### TASK TO CARRY OUT
Could you print every record exactly as it stands?

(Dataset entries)
○ ○ ○ ○ ○

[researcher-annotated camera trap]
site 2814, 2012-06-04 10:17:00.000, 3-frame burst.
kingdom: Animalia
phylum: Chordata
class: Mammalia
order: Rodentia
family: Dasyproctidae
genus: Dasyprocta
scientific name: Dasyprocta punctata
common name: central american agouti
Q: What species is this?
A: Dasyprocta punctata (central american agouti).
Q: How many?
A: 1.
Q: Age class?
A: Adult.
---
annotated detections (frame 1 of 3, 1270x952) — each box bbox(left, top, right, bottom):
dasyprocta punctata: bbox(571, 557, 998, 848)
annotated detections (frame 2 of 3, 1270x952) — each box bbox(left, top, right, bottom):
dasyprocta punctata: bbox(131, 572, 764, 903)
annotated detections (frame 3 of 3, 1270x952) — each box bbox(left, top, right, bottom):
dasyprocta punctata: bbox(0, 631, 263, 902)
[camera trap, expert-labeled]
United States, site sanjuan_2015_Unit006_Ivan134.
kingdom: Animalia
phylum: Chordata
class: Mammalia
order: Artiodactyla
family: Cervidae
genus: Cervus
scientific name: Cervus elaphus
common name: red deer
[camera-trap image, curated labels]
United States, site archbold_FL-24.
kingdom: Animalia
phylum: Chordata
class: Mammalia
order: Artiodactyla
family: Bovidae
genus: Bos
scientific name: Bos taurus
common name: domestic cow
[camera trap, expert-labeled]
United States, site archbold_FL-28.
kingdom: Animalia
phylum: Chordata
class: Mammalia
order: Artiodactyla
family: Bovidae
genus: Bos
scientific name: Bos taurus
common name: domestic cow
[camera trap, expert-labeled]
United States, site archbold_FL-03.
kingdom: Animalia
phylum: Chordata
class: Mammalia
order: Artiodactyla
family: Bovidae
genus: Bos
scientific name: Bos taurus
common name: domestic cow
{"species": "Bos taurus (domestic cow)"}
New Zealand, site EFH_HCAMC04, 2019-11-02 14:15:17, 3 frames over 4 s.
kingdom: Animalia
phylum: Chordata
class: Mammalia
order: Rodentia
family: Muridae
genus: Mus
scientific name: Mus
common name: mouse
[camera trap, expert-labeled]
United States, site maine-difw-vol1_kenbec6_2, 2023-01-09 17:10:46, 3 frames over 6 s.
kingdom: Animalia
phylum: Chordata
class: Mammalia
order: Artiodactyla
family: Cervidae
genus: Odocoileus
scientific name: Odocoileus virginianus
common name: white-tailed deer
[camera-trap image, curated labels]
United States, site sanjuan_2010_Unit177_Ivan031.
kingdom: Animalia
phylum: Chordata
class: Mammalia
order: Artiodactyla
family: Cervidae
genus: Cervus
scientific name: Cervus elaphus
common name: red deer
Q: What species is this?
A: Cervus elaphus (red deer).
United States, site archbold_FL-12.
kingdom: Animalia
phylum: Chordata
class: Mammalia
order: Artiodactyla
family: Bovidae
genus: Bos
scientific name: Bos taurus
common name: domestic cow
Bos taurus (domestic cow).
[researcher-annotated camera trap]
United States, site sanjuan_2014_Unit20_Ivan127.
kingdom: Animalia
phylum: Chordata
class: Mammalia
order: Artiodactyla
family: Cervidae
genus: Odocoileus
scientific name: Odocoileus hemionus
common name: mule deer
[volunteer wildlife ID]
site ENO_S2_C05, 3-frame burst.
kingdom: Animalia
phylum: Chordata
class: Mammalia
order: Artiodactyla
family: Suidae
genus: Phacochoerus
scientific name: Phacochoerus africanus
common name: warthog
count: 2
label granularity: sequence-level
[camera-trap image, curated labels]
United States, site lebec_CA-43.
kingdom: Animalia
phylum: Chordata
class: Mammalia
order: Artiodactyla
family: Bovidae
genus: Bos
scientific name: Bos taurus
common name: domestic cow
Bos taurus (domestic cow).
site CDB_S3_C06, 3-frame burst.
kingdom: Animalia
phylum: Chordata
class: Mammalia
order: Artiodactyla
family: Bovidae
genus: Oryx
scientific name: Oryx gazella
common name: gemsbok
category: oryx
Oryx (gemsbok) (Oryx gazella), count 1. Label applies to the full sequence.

○ ○ ○ ○ ○

### REPLY TO THE EXERCISE
[researcher-annotated camera trap]
site 2814, 2012-06-04 10:17:00.000, 3-frame burst.
kingdom: Animalia
phylum: Chordata
class: Mammalia
order: Rodentia
family: Dasyproctidae
genus: Dasyprocta
scientific name: Dasyprocta punctata
common name: central american agouti
Q: What species is this?
A: Dasyprocta punctata (central american agouti).
Q: How many?
A: 1.
Q: Age class?
A: Adult.
---
annotated detections (frame 1 of 3, 1270x952) — each box bbox(left, top, right, bottom):
dasyprocta punctata: bbox(571, 557, 998, 848)
annotated detections (frame 2 of 3, 1270x952) — each box bbox(left, top, right, bottom):
dasyprocta punctata: bbox(131, 572, 764, 903)
annotated detections (frame 3 of 3, 1270x952) — each box bbox(left, top, right, bottom):
dasyprocta punctata: bbox(0, 631, 263, 902)
[camera trap, expert-labeled]
United States, site sanjuan_2015_Unit006_Ivan134.
kingdom: Animalia
phylum: Chordata
class: Mammalia
order: Artiodactyla
family: Cervidae
genus: Cervus
scientific name: Cervus elaphus
common name: red deer
[camera-trap image, curated labels]
United States, site archbold_FL-24.
kingdom: Animalia
phylum: Chordata
class: Mammalia
order: Artiodactyla
family: Bovidae
genus: Bos
scientific name: Bos taurus
common name: domestic cow
[camera trap, expert-labeled]
United States, site archbold_FL-28.
kingdom: Animalia
phylum: Chordata
class: Mammalia
order: Artiodactyla
family: Bovidae
genus: Bos
scientific name: Bos taurus
common name: domestic cow
[camera trap, expert-labeled]
United States, site archbold_FL-03.
kingdom: Animalia
phylum: Chordata
class: Mammalia
order: Artiodactyla
family: Bovidae
genus: Bos
scientific name: Bos taurus
common name: domestic cow
{"species": "Bos taurus (domestic cow)"}
New Zealand, site EFH_HCAMC04, 2019-11-02 14:15:17, 3 frames over 4 s.
kingdom: Animalia
phylum: Chordata
class: Mammalia
order: Rodentia
family: Muridae
genus: Mus
scientific name: Mus
common name: mouse
[camera trap, expert-labeled]
United States, site maine-difw-vol1_kenbec6_2, 2023-01-09 17:10:46, 3 frames over 6 s.
kingdom: Animalia
phylum: Chordata
class: Mammalia
order: Artiodactyla
family: Cervidae
genus: Odocoileus
scientific name: Odocoileus virginianus
common name: white-tailed deer
[camera-trap image, curated labels]
United States, site sanjuan_2010_Unit177_Ivan031.
kingdom: Animalia
phylum: Chordata
class: Mammalia
order: Artiodactyla
family: Cervidae
genus: Cervus
scientific name: Cervus elaphus
common name: red deer
Q: What species is this?
A: Cervus elaphus (red deer).
United States, site archbold_FL-12.
kingdom: Animalia
phylum: Chordata
class: Mammalia
order: Artiodactyla
family: Bovidae
genus: Bos
scientific name: Bos taurus
common name: domestic cow
Bos taurus (domestic cow).
[researcher-annotated camera trap]
United States, site sanjuan_2014_Unit20_Ivan127.
kingdom: Animalia
phylum: Chordata
class: Mammalia
order: Artiodactyla
family: Cervidae
genus: Odocoileus
scientific name: Odocoileus hemionus
common name: mule deer
[volunteer wildlife ID]
site ENO_S2_C05, 3-frame burst.
kingdom: Animalia
phylum: Chordata
class: Mammalia
order: Artiodactyla
family: Suidae
genus: Phacochoerus
scientific name: Phacochoerus africanus
common name: warthog
count: 2
label granularity: sequence-level
[camera-trap image, curated labels]
United States, site lebec_CA-43.
kingdom: Animalia
phylum: Chordata
class: Mammalia
order: Artiodactyla
family: Bovidae
genus: Bos
scientific name: Bos taurus
common name: domestic cow
Bos taurus (domestic cow).
site CDB_S3_C06, 3-frame burst.
kingdom: Animalia
phylum: Chordata
class: Mammalia
order: Artiodactyla
family: Bovidae
genus: Oryx
scientific name: Oryx gazella
common name: gemsbok
category: oryx
Oryx (gemsbok) (Oryx gazella), count 1. Label applies to the full sequence.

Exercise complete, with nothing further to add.